Quadrotor Fault Tolerant Flight Control
As the most commonly used and simplest multi-rotor drones, quadrotors are especially vulnerable to rotor failures because they lack rotor redundancy. This project aims to introduce novel flight control methods to mitigate the consequence of in-flight motor failures, which rarely happen but are still a big safety threat after large-scale deployment of drones in the future.
To be specific, the project leverages the incremental nonlinear dynamic inversion (INDI) control method, to stabilize and control a quadrotor with failure of a single rotor or two opposing rotors, under significant aerodynamic disturbances. These strong aerodynamic effects are dominant in high-speed flight, or windy conditions. Thanks to the robustness of the INDI controller, the damaged quadrotor maintains controllable in spite of these aeordynamic disturbances.
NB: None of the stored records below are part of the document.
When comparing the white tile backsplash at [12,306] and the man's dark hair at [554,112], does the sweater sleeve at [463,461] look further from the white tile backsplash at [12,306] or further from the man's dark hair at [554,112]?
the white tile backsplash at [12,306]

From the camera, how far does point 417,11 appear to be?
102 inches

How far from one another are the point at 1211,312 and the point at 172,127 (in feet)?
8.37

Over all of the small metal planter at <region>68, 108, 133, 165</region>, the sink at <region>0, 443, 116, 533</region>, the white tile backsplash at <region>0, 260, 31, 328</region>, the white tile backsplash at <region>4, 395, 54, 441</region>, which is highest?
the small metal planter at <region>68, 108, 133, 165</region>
We have validated the proposed controllers in a large-scale wind tunnel, named Open Jet Facility at TU Delft. Despite a complete loss of one or two propellers, the tested quadrotor can maintain high-speed flight. In addition to validating the controller, these wind tunnel flight tests have produced valuable data for identifying aerodynamic models of a quadrotor, in both nominal and damaged conditions.
Another focus of the research aims at recovering the damaged quadrotor after motor failure. When a motor failure is detected, a quadrotor might have entered a detrimental flight condition, such as an upside-down orientation, where the drone can hardly recover to stable flights using the state-of-art methods. Therefore, we have developed an upset recovery controller, using a novel control allocation approach. We have explored the performance of using nonlienar model predictive controller (NMPC) on the upset recovery task. The fail-safe performance is mind-blowing. It is able to recover the quadrotor after motor failure not only from extreme orientations, but also from agile flights.
Above research, all rely on external sensors to provide reliable state estimates of the damaged quadrotor. This is a strong assumption in real-world scenarios where motion capture systems are not available and GPS signals can be degraded. For this reason, we have explored using onboard vision sensors to provide a full-state estimation of the drone with motor failures. The high-speed yaw motion makes it challenging to use a vision-based estimator as it brings motion blur. Hence we have conducted a research project to explore the potential of using standard frame-based cameras and event-based cameras on quadrotor fail-safe tasks. This work has been awarded a Best Paper Award from IEEE Robotics and Automation Letters in 2021.